John Musgrave, Alina Campan, Temesguen Messay-Kebede and David Kapp
Adv. Artif. Intell. Mach. Learn., 4 (1):1959-1976
John Musgrave : University of Cincinnati
Alina Campan : Northern Kentucky University
Temesguen Messay-Kebede : Air Force Research Lab, Wright-Patterson Air Force Base
David Kapp : Air Force Research Lab, Wright-Patterson Air Force Base
DOI: https://dx.doi.org/10.54364/AAIML.2024.41112
Article History: Received on: 20-Jan-24, Accepted on: 07-Feb-24, Published on: 20-Feb-24
Corresponding Author: John Musgrave
Email: musgrajw@mail.uc.edu
Citation: John Musgrave, Alina Campan, Temesguen Messay-Kebede, David Kapp, Boyang Wang (2024).

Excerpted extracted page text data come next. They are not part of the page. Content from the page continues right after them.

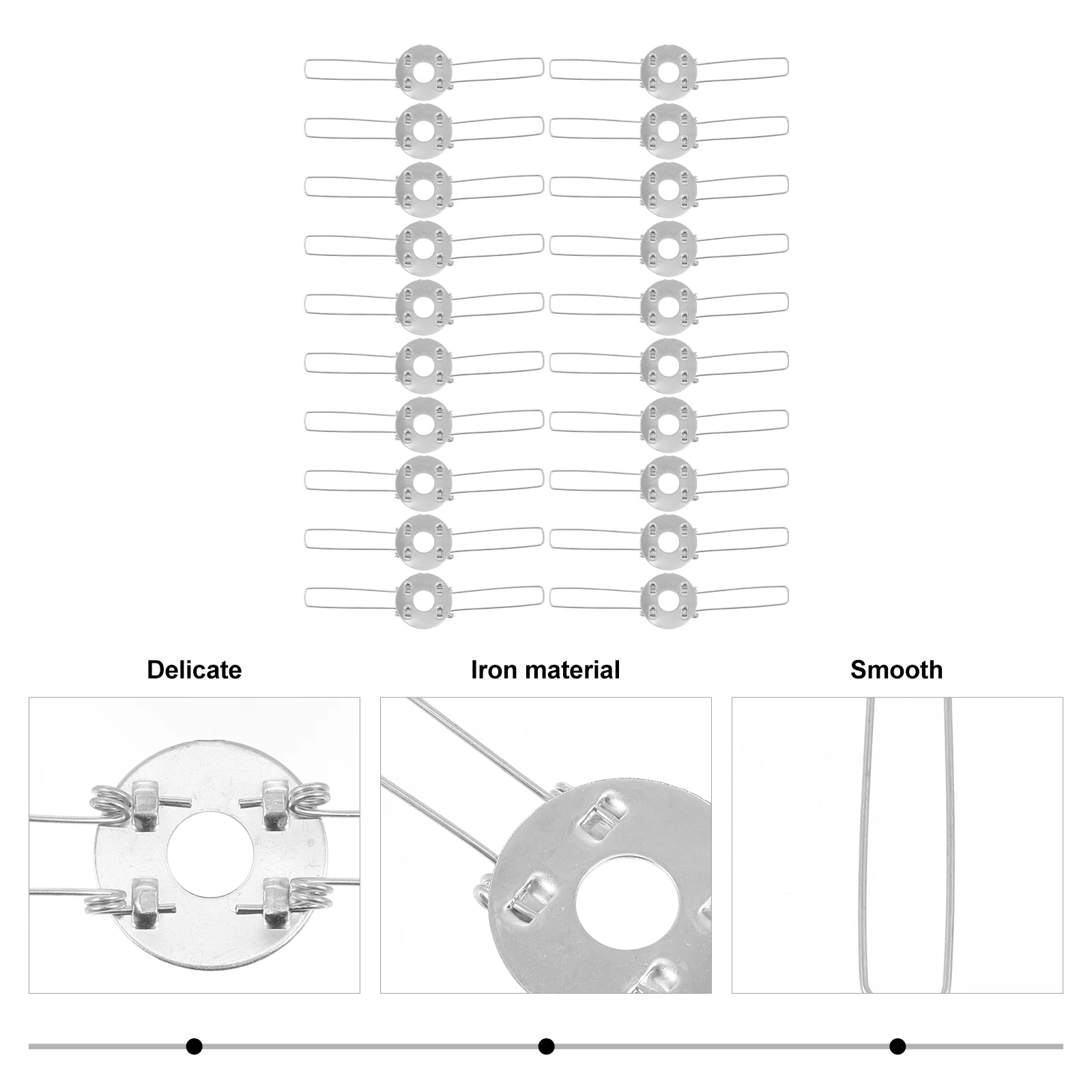 Delicate

Iron material

Smooth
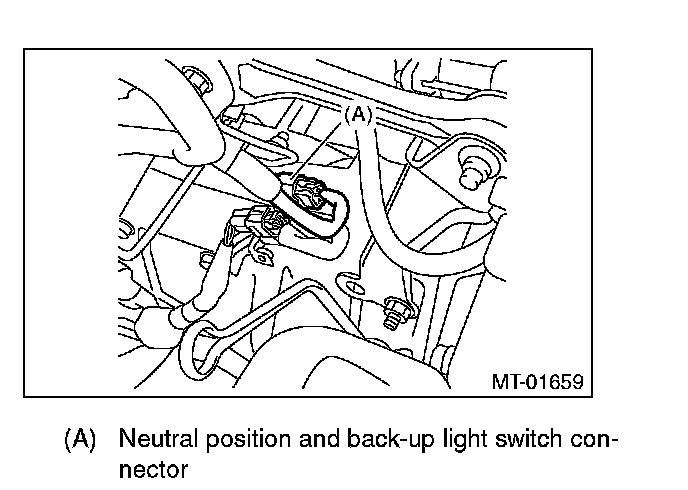 (A)

MT-01659

(A) Neutral position and back-up light switch connector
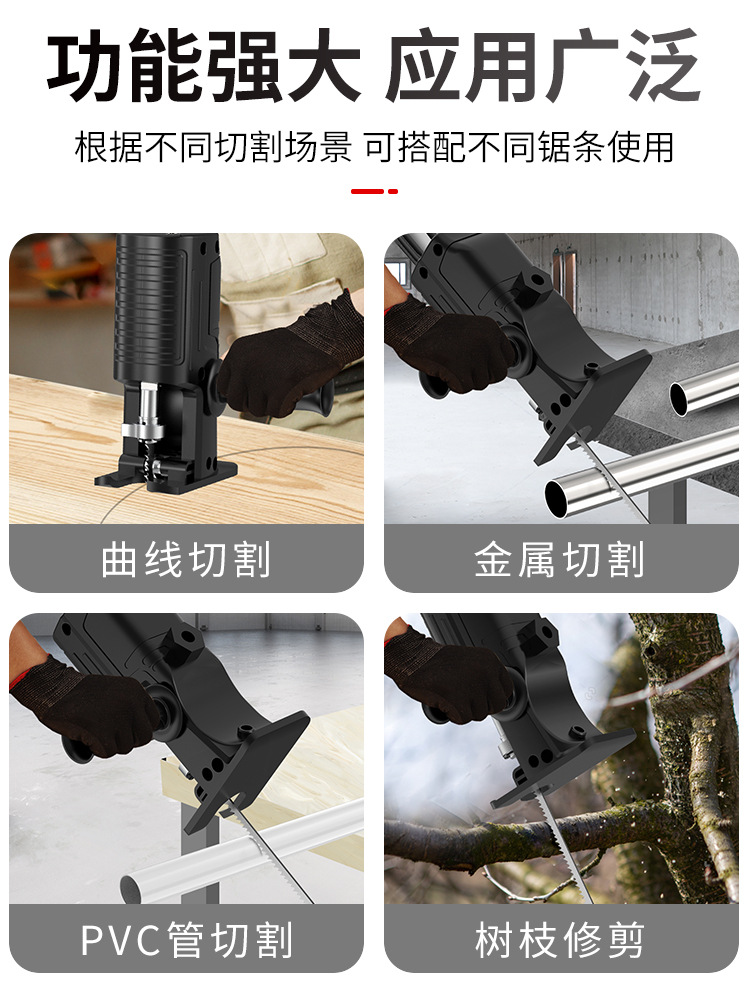 功能强大 应用广泛

根据不同切割场景 可搭配不同锯条使用

曲线切割

金属切割

PVC管切割

树枝修剪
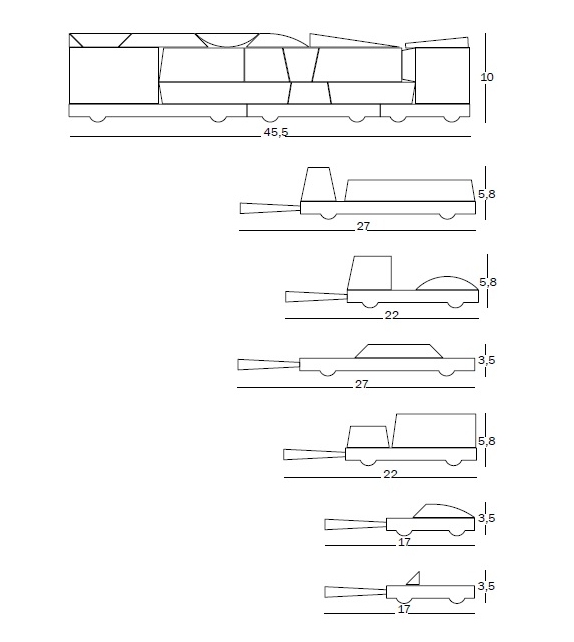 10
45,5
5,8
27
5,8
22
3,5
27
5,8
22
3,5
17
3,5
17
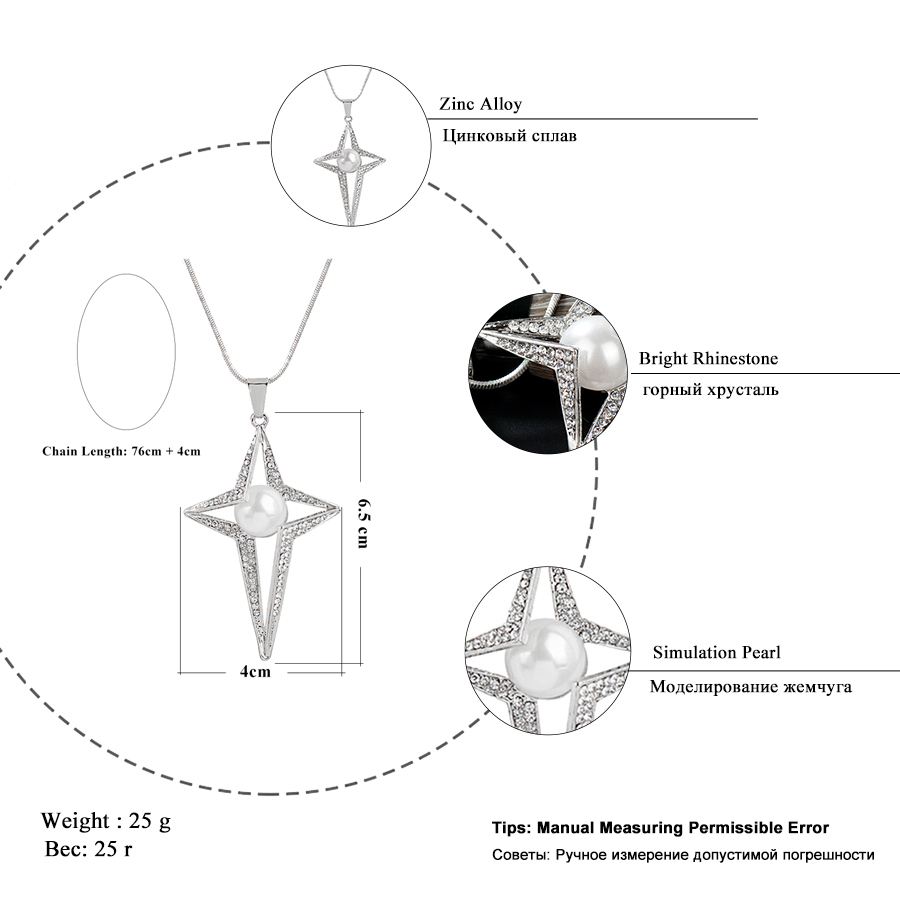 Zinc Alloy

Цинковый сплав

Chain Length: 76cm + 4cm

6.5 cm

4cm

Bright Rhinestone

горный хрусталь

Simulation Pearl

Моделирование жемчуга

Weight : 25 g

Вес: 25 г

Tips: Manual Measuring Permissible Error

Советы: Ручное измерение допустимой погрешности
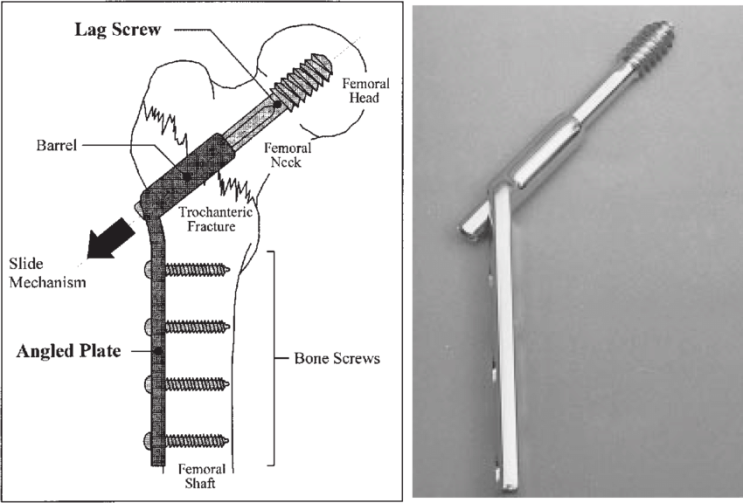 Lag Screw

Femoral Head

Barrel

Femoral Neck

Trochanteric Fracture

Slide Mechanism

Angled Plate

Bone Screws

Femoral Shaft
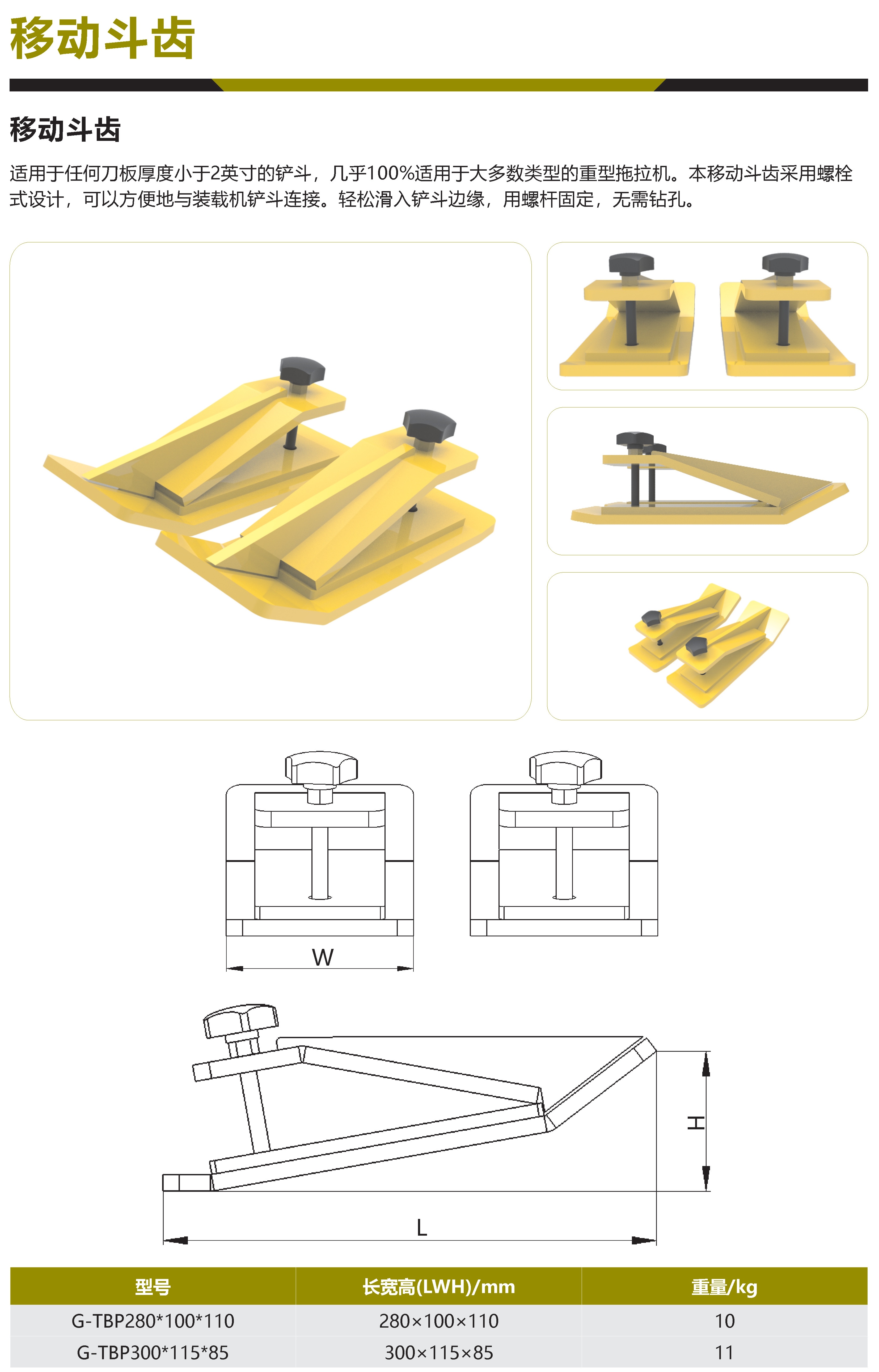 移动斗齿

移动斗齿

适用于任何刀板厚度小于2英寸的铲斗，几乎100%适用于大多数类型的重型拖拉机。本移动斗齿采用螺栓式设计，可以方便地与装载机铲斗连接。轻松滑入铲斗边缘，用螺杆固定，无需钻孔。

W

H

L

| 型号 | 长宽高(LWH)/mm | 重量/kg |
|---|---|---|
| G-TBP280*100*110 | 280×100×110 | 10 |
| G-TBP300*115*85 | 300×115×85 | 11 |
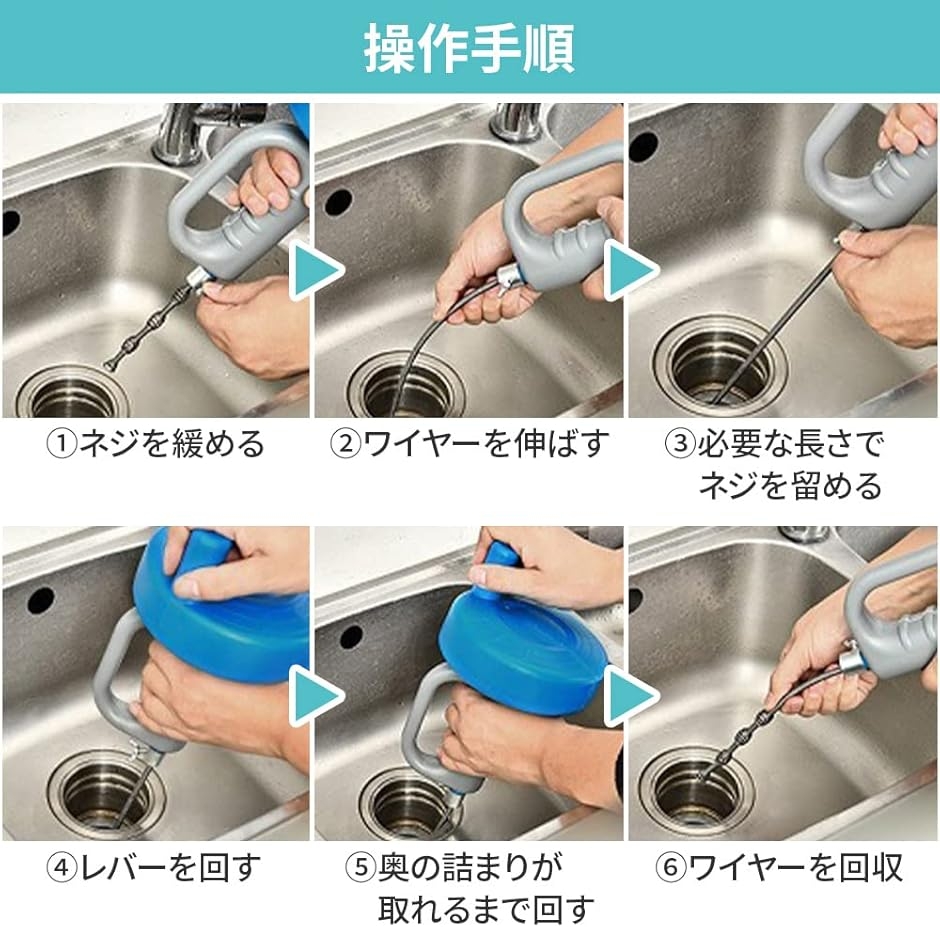 操作手順

①ネジを緩める

②ワイヤーを伸ばす

③必要な長さでネジを留める

④レバーを回す

⑤奥の詰まりが取れるまで回す

⑥ワイヤーを回収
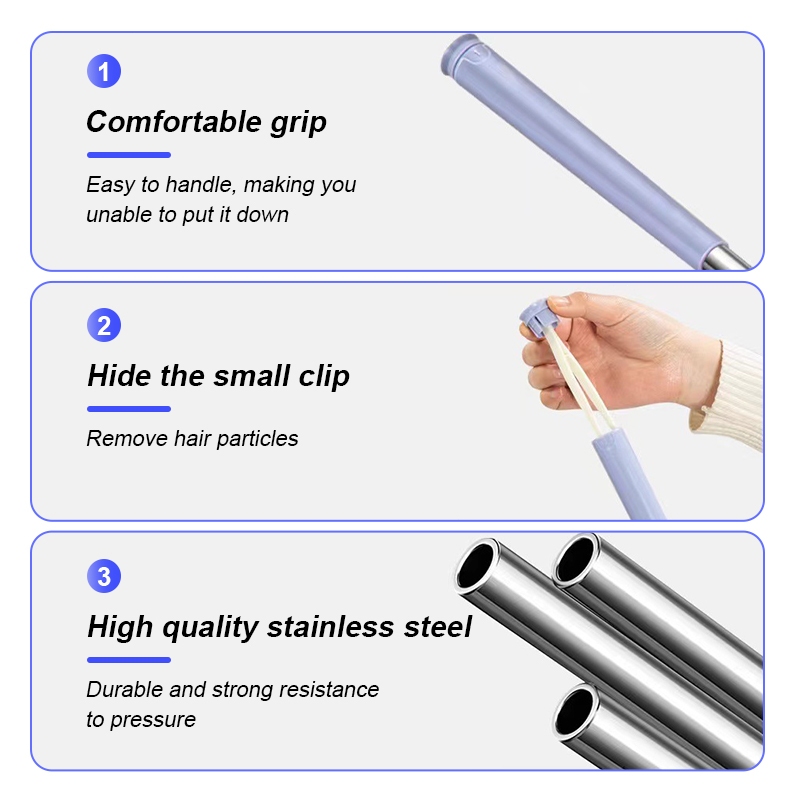 1

Comfortable grip

Easy to handle, making you unable to put it down

2

Hide the small clip

Remove hair particles

3

High quality stainless steel

Durable and strong resistance to pressure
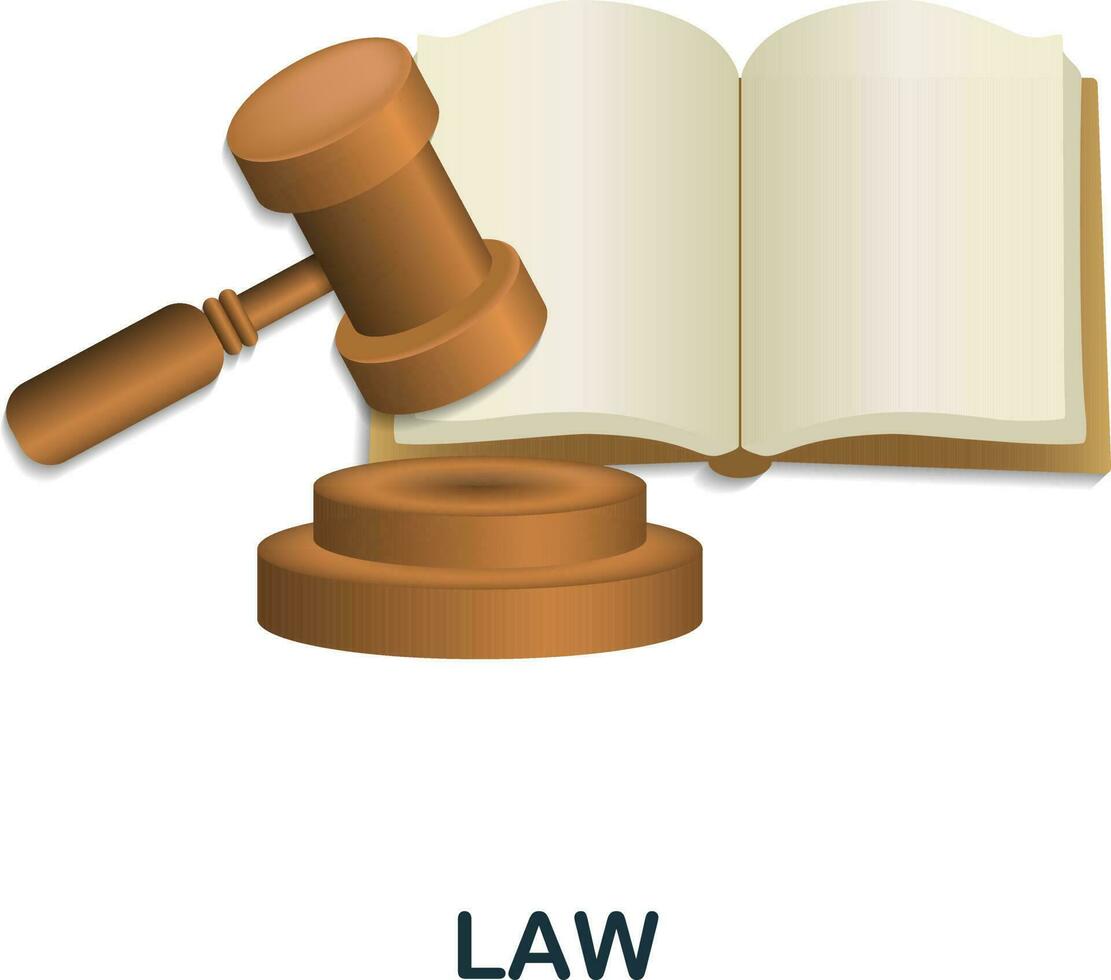 LAW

Empirical Network Structure of Malicious Programs. Adv. Artif. Intell. Mach. Learn., 4 (1 ):1959-1976
A modern binary executable is a composition of various types of networks. Control flow graphs are a commonly used representation of an executable program used for classification tasks. Control flow and term frequency representations are widely adopted, but provide only a partial view of program semantics and present challenges to increases in resolution. By performing a quantitative analysis of program networks, we enable the identification of patterns within these features that are correlated to structure. This allows for increases in feature resolution and pattern recognition in classification tasks. These are necessary steps in order to obtain greater explainability in classification results. We demonstrate the presence of Scale-Free properties of network structure for program data dependency and control flow graphs, and show that data dependency graphs also have Small-World structural properties. We show that program data dependency graphs have a degree correlation that is structurally disassortative, and that control flow graphs have a neutral degree assortativity, indicating the use of random graphs to model the structural properties of program control flow graphs would show increased accuracy. An increase in feature resolution allows for the structural properties of program classes to be analyzed for patterns as well as their component parts. By providing an increase in feature resolution within labeled datasets of executable programs we provide a quantitative basis to interpret the results of classifiers trained on CFG graph features. By capturing a complete picture of program networks we can enable future work in mapping a program's operational semantics to its structure.